La violenza di genere delle nigeriane

La violenza di genere delle nigeriane

L’intervista al responsabile dei centri antiviolenza Lilith, Giovanni Russo

Le donne nigeriane si trovano a lasciare il proprio Paese perchè vittime di violenza di genere. Per raggiungere l’Italia diventano vittime di tratta a scopo di sfruttamento sessuale. Questa la sintesi del rapporto “Mondi connessi. La migrazione femminile dalla Nigeria all’Italia e la sorte delle donne rimpatriate”. A realizzato la cooperativa BeFree e ActionAid.

Nella nota che accompagna il rapporto si legge che in questo modo «la violenze di genere è un vero e proprio fattore di espulsione che relega la donna ai margini della società nigeriana fino a costringerla alla partenza». Lo studio è basata sull’analisi di 60 verbali di audizioni di donne nigeriane. Queste donne sono state registrate come presunte vittime di tratta dalla Commissione territoriale di Roma, tra il 2016 e il 2017. Per loro è stato chiesto il riconoscimento della protezione internazionale.

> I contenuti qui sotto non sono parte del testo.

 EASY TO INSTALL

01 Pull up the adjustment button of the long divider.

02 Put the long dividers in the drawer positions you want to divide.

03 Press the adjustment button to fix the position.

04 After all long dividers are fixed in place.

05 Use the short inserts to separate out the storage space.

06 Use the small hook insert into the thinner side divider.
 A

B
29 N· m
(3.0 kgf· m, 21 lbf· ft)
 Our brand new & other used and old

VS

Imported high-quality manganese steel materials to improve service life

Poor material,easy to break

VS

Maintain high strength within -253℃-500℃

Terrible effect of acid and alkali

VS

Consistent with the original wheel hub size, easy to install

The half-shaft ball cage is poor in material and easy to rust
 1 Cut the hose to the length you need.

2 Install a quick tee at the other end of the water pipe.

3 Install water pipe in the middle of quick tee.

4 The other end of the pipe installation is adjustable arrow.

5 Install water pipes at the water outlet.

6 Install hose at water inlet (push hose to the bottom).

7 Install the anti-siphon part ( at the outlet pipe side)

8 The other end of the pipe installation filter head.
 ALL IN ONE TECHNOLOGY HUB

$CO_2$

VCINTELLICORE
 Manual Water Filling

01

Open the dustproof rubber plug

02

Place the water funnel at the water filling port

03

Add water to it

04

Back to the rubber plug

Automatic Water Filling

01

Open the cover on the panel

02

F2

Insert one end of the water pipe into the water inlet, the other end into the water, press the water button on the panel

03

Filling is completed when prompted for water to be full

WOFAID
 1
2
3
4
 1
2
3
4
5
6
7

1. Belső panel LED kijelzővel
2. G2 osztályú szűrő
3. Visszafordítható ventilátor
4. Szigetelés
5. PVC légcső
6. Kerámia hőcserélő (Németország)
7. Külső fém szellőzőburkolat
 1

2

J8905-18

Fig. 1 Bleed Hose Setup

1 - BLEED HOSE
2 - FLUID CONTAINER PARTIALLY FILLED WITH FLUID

Come sottolinea il responsabile dei centri antiviolenza Lilith, Giovanni Russo, tra le decine di milioni di migranti ci sono anche «numerose donne destinate inesorabilmente al mercato della prostituzione e, tra loro, le donne nigeriane. Sono oltre vent’anni che l’industria criminale opera tra la Nigeria e l’Italia sfruttando credenze religiose e culturali particolarmente radicate in Nigeria, in particolare sfruttano il “juju”: la maledizione». La credenza dice che è lo spirito del “juju” a costringere le donne, una volta in Europa, a prostituirsi.

Un fenomeno non semplice da capire per gli occidentali che potrebbe considerarlo banale. «Ma non è così e sono decine di migliaia le donne nigeriane ostaggio dei trafficanti per questa credenza. Basti pensare – ha affermato Giovanni Russo – che l’Organizzazione internazionale per le migrazioni (Oim) negli ultimi tre anni ha registrato un aumento del 600 per cento nel numero di potenziali vittime dello sfruttamento sessuale che arrivano in Italia».

Oltre la violenza psicologica arriva anche lo sfruttamento sessuale. Un aspetto sul quale «ancora non siamo pronti, come Centri Antiviolenza, ad accogliere e accompagnare queste donne in percorsi di emancipazione. Vi è un fattore culturale – dice il responsabile dei centri antiviolenza Lilith – che non sempre possiamo comprendere e questo significa non poterle aiutare realmente, sebbene va detto che, come nel caso dei Centri Antiviolenza di Napoli, l’ottima collaborazione con altri progetti e professionalità specifiche ci permetterà di avere maggiori strumenti e capacità di intervento anche in questi casi».